Records from a collection

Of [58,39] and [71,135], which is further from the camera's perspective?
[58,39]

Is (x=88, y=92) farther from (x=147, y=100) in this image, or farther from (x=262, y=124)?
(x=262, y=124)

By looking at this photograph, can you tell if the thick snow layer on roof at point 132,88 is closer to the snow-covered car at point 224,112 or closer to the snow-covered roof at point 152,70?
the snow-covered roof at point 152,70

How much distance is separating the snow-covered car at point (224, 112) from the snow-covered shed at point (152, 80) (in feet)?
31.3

---

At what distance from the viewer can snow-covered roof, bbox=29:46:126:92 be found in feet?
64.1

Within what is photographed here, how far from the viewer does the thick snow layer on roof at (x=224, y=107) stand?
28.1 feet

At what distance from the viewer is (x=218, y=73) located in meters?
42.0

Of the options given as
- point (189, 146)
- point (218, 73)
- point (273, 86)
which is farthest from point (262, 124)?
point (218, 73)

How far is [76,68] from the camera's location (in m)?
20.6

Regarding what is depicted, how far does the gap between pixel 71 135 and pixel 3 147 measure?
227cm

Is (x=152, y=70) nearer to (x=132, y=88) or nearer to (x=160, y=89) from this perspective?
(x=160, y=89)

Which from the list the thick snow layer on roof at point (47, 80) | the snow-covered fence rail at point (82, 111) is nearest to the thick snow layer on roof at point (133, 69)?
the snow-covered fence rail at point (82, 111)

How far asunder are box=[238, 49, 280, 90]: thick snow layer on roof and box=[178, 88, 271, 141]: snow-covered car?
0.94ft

-- GIVEN INSTRUCTION --
Gather every line of the material above that contains the word "what", treating uppercase and lowercase letters as different.

-- RESPONSE TO THE EXERCISE --
At what distance from the viewer can snow-covered roof, bbox=29:46:126:92 be found in feet?
Within what is photographed here, how far from the viewer does the thick snow layer on roof at (x=224, y=107) stand?
At what distance from the viewer is (x=218, y=73) located in meters?
Regarding what is depicted, how far does the gap between pixel 71 135 and pixel 3 147 measure?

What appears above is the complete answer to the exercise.